That's really rough stuff, details from the sort of life I firmly believe no one should have to live. If the Lahns were willing to open their home (and, yes, their bank account) to Floyd, and Floyd and his great-grandmother consented to the adoption, as Lahn says they did, that definitely does give Floyd a significant amount of comfort — comfort he deserves at least as much as any other person.

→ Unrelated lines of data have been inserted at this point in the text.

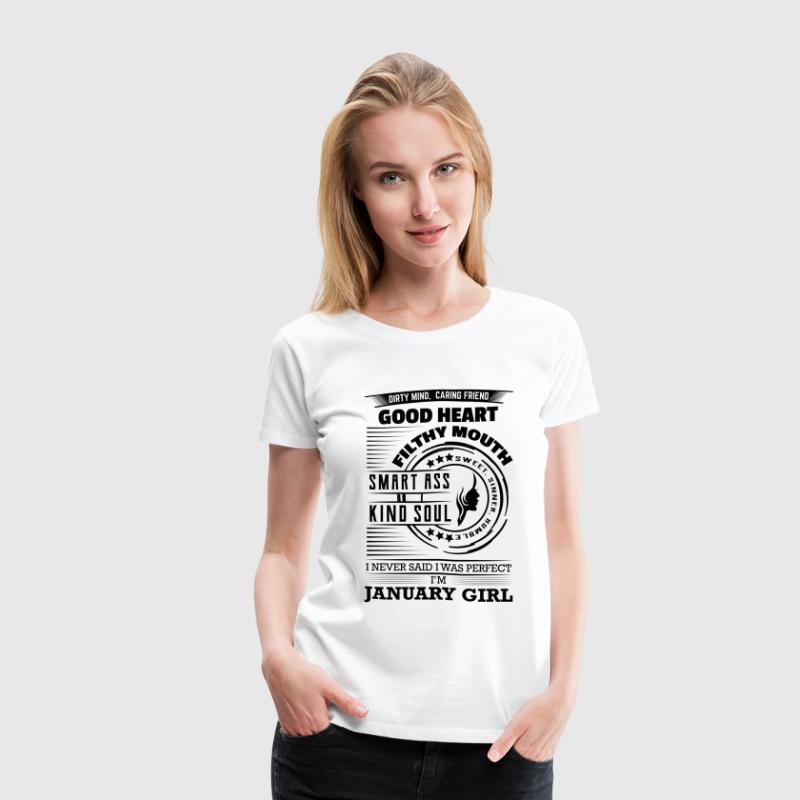 I Never Said I was Perfect I'm January Girl - Women's Premium T-Shirt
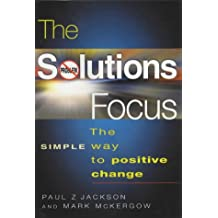 The Solutions Focus: The SIMPLE Way To Positive Change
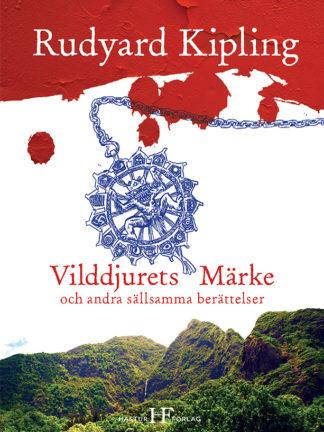 Omslag: Rudyard Kipling - Vilddjurets märke och andra sällsamma berättelser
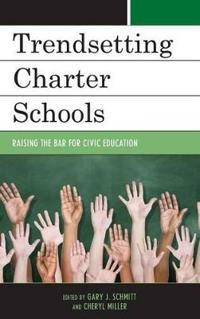 Trendsetting Charter Schools: Raising the Bar for Civic Education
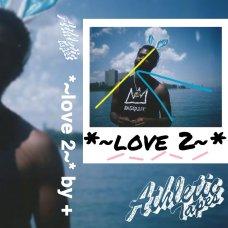 love 2 A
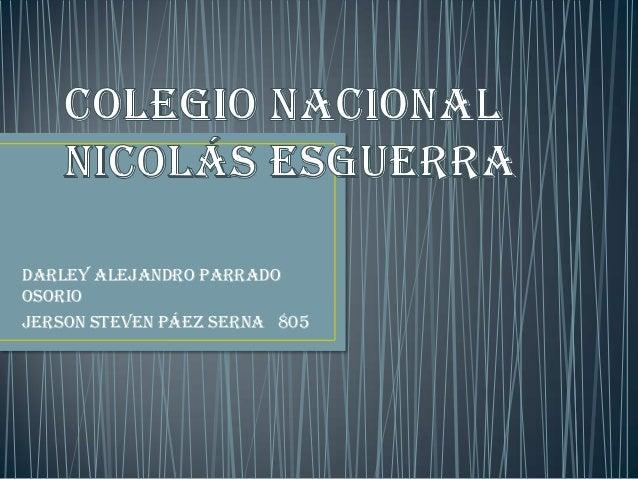 Darley Alejandro parrado Osorio Jerson Steven Páez serna 805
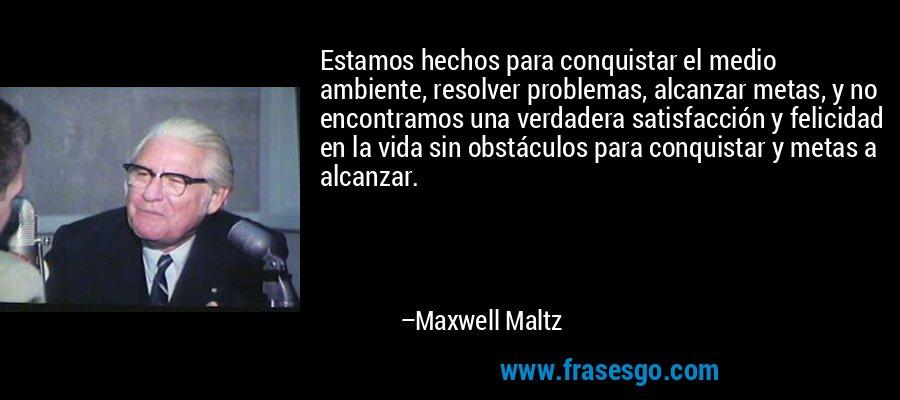 Estamos hechos para conquistar el medio ambiente, resolver problemas, alcanzar metas, y no encontramos una verdadera satisfacción y felicidad en la vida sin obstáculos para conquistar y metas a alcanzar. – Maxwell Maltz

But it also obviously provides a loophole that is ripe for exploitation, and a less sympathetic reading of this situation would suggest that Lahn and Floyd are both doing so: Lahn gets a son to live vicariously through and can benefit from his reflected glory, while Floyd gets money in his pocket that he never would have otherwise had. Lahn also did himself no favors by writing "I would never have the opportunity to give birth to kids who play football or basketball in college at such a high level. Sharrif and Hendrix" — referring to Hendrix Emu, a Nigerian immigrant who the Lahns are legal guardians for — "have given me that opportunity" to USA TODAY Sports.
However, that's the two-sentence pull quote made for virality. The context of the statement reveals a lot more nuance.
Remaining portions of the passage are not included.